D’après les projections, la température moyenne mondiale de surface devrait augmenter de 1,4 à 5,8 °C (figure TS 22a)) durant la période 1990-2100. Ces résultats se rapportent à l’ensemble des 35 scénarios SRES et sont fondés sur un certain nombre de modèles climatiques.6, 7 Cette élévation de la température devrait être supérieure à celle qui figure dans le deuxième Rapport d’évaluation (environ 1,0 à 3,5 °C sur la base de six scénarios IS92). Ces projections faisant état de températures plus élevées et d’une plus large amplitude sont dues principalement au fait que les scénarios SRES prévoient de plus faibles émissions de SO2 que les scénarios IS92. Le taux de réchauffement projeté est bien supérieur à celui observé au XXe siècle, et il est très vraisemblable qu’il soit sans précédent depuis 10000 ans au moins, à en juger par les données paléoclimatiques.

Le classement des scénarios SRES en fonction de la température moyenne mondiale varie dans le temps. En particulier, pour les scénarios qui prévoient un usage intensif de combustibles fossiles (et par conséquent de fortes émissions de dioxyde de carbone, comme le scénario A2), les émissions de SO2 sont également plus élevées. A court terme (jusque vers 2050), l’effet de refroidissement des fortes émissions de dioxyde de soufre atténue notablement le réchauffement causé par les émissions accrues de gaz à effet de serre propres à des scénarios tels que le scénario A2. On constate l’effet inverse dans le cas des scénarios B1 et B2, qui prévoient de plus faibles émissions dues à la combustion de combustibles fossiles ainsi que de plus faibles émissions de SO2 et qui débouchent sur un réchauffement plus prononcé à court terme. En revanche, à plus long terme, le niveau des émissions de gaz à effet de serre à longue durée de vie, tels que CO2 et N2O, devient le facteur déterminant des changements climatiques.

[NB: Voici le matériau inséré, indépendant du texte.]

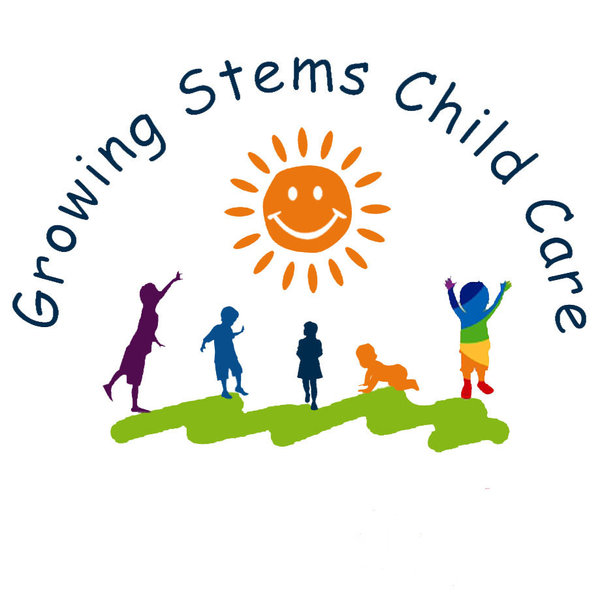 Growing Stems Child Care Logo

D’ici à 2100, les différences des émissions prévues par les scénarios SRES et la disparité des réactions des modèles climatiques engendrent la même incertitude quant à l’ampleur de la variation de la température à l’échelle du globe. D’autres incertitudes découlent des incertitudes propres au forçage radiatif. La plus grande incertitude en matière de forçage a rapport aux aérosols sulfatés.